Mas será que a estratégia gulosa sempre nos dá a melhor solução? Nem sempre! Imagine um sistema de moedas com valores de 1, 3 e 4 centavos. Se precisarmos formar 6 centavos e seguirmos a estratégia gulosa, pegamos a maior moeda disponível, a de 4 centavos. Restam 2 centavos, que só podem ser formados com duas moedas de 1. Total: três moedas. Mas há uma opção melhor: apenas duas moedas de 3 centavos resolveriam o problema!

Isso nos leva a uma pergunta intrigante: o que faz com que alguns sistemas de moedas sempre permitam o uso da estratégia gulosa, enquanto outros não? Para entender melhor, vejamos um exemplo prático. No sistema monetário brasileiro, temos moedas de 1, 5, 10, 25 e 50 centavos, além da de 1 real. Se quisermos formar um valor como 87 centavos, a estratégia gulosa funciona perfeitamente:


  1. Pegamos a maior moeda possível, 50 centavos, restando 37.

  2. Depois, pegamos uma moeda de 25 centavos, restando 12.

  3. Em seguida, uma moeda de 10 centavos, restando 2.

  4. Finalmente, usamos duas moedas de 1 centavo.


No total, usamos 5 moedas, que é a melhor solução possível. Mas como podemos ter certeza de que isso acontece para qualquer valor?

Uma ferramenta poderosa para responder a essa pergunta é a indução matemática. A ideia da indução é semelhante ao efeito dominó: se conseguimos provar que a estratégia funciona para pequenos valores e que, sempre que ela funciona para um número, ela também funciona para o próximo, então conseguimos garantir que a propriedade vale para qualquer valor. No nosso caso, primeiro, verificamos se a estratégia gulosa funciona para os menores valores possíveis. Depois, mostramos que, se ela funciona para um determinado valor, então também funcionará para o próximo.

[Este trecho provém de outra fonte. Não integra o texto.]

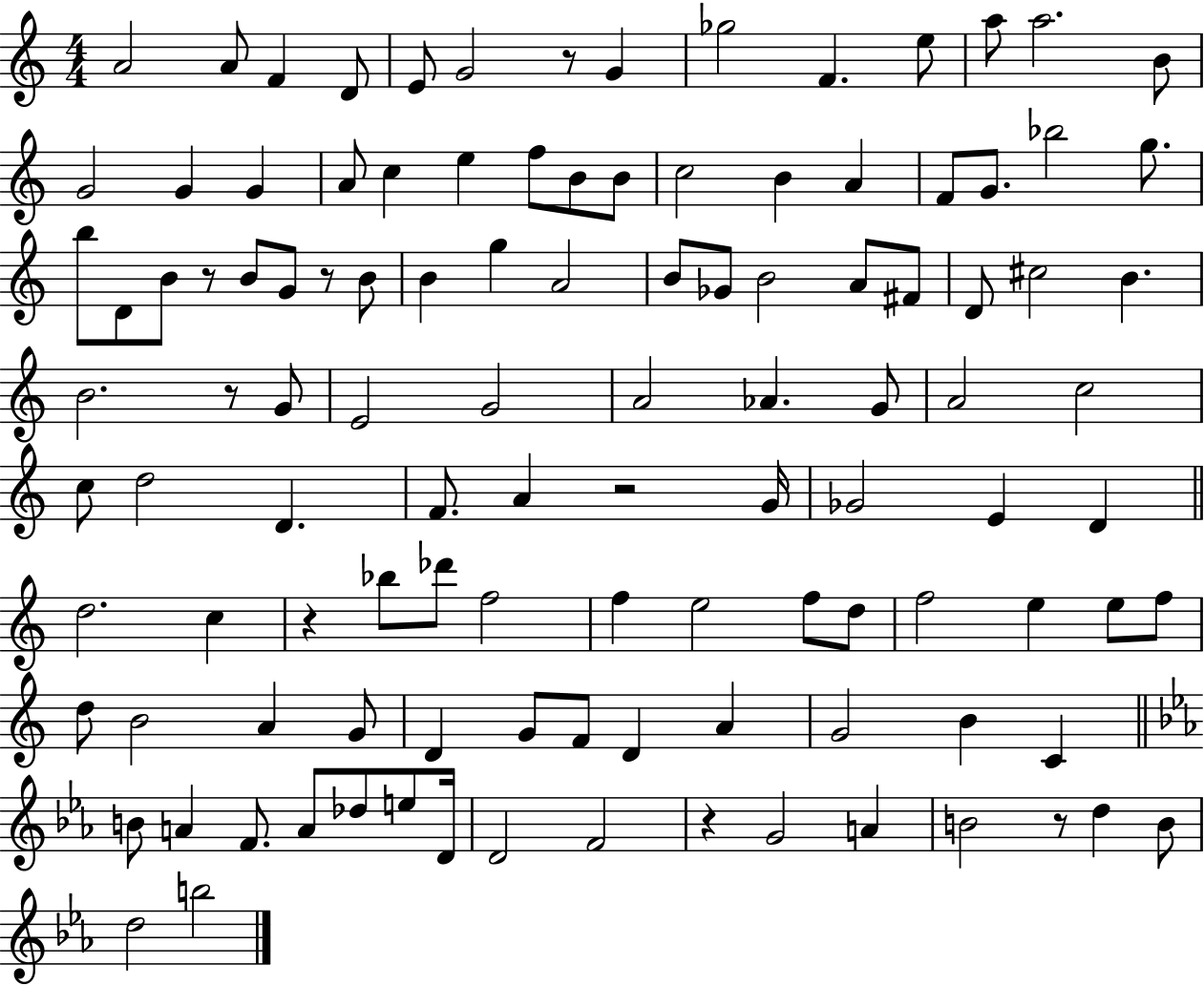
A4/h A4/e F4/q D4/e E4/e G4/h R/e G4/q Gb5/h F4/q. E5/e A5/e A5/h. B4/e G4/h G4/q G4/q A4/e C5/q E5/q F5/e B4/e B4/e C5/h B4/q A4/q F4/e G4/e. Bb5/h G5/e. B5/e D4/e B4/e R/e B4/e G4/e R/e B4/e B4/q G5/q A4/h B4/e Gb4/e B4/h A4/e F#4/e D4/e C#5/h B4/q. B4/h. R/e G4/e E4/h G4/h A4/h Ab4/q. G4/e A4/h C5/h C5/e D5/h D4/q. F4/e. A4/q R/h G4/s Gb4/h E4/q D4/q D5/h. C5/q R/q Bb5/e Db6/e F5/h F5/q E5/h F5/e D5/e F5/h E5/q E5/e F5/e D5/e B4/h A4/q G4/e D4/q G4/e F4/e D4/q A4/q G4/h B4/q C4/q B4/e A4/q F4/e. A4/e Db5/e E5/e D4/s D4/h F4/h R/q G4/h A4/q B4/h R/e D5/q B4/e D5/h B5/h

Vamos aplicar a noção de indução no caso do sistema monetário brasileiro:


  1. Observamos que a estratégia gulosa funciona para os menores valores, como 1, 5 e 10 centavos.

  2. Suponha que ela funcione para qualquer valor até um certo número V, ou seja, o troco ótimo pode ser obtido sempre escolhendo a maior moeda disponível sem ultrapassar V.

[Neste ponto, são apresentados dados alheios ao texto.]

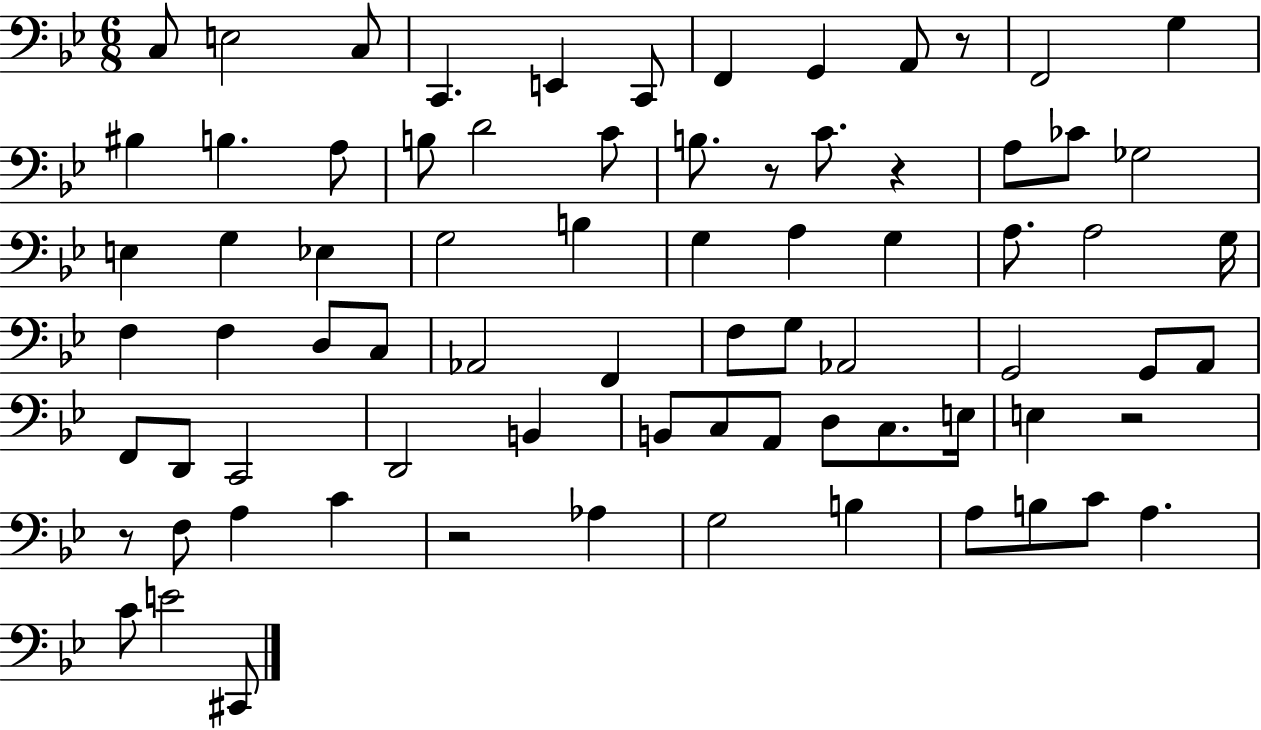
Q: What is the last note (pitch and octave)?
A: C#2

  3. Agora consideramos V+1. O algoritmo guloso escolherá a maior moeda possível, digamos M, tal que M≤V+1. O valor restante será V+1−M que, por hipótese de indução, já pode ser resolvido de maneira ótima. Como apenas acrescentamos uma única moeda a essa solução ótima, a quantidade total de moedas usadas para V+1 também será a menor possível.

  4. Como essa lógica pode ser repetida para qualquer valor, concluímos que a estratégia gulosa sempre funcionará para o sistema monetário brasileiro.


Obs.: Se adicionarmos as cédulas ao conjunto de valores disponíveis (2, 5, 10, 20, 50 e 100 reais), a estratégia gulosa continuará funcionando, garantindo o menor número de unidades monetárias necessárias para compor qualquer valor.


Um sistema monetário para o qual a estratégia gulosa sempre funciona é chamado de sistema canônico. A maioria dos sistemas monetários modernos são projetados para serem canônicos, facilitando transações eficientes e minimizando o número de moedas e cédulas necessárias para compor qualquer valor. Isso é feito através de uma escolha cuidadosa das valores, garantindo que qualquer quantia possa ser formada da maneira mais eficiente possível.

A matemática por trás das moedas nos ensina uma lição valiosa: nem sempre a escolha mais óbvia e imediata é a melhor a longo prazo. Na vida e na matemática, às vezes, vale a pena pensar alguns passos à frente antes de dar o troco!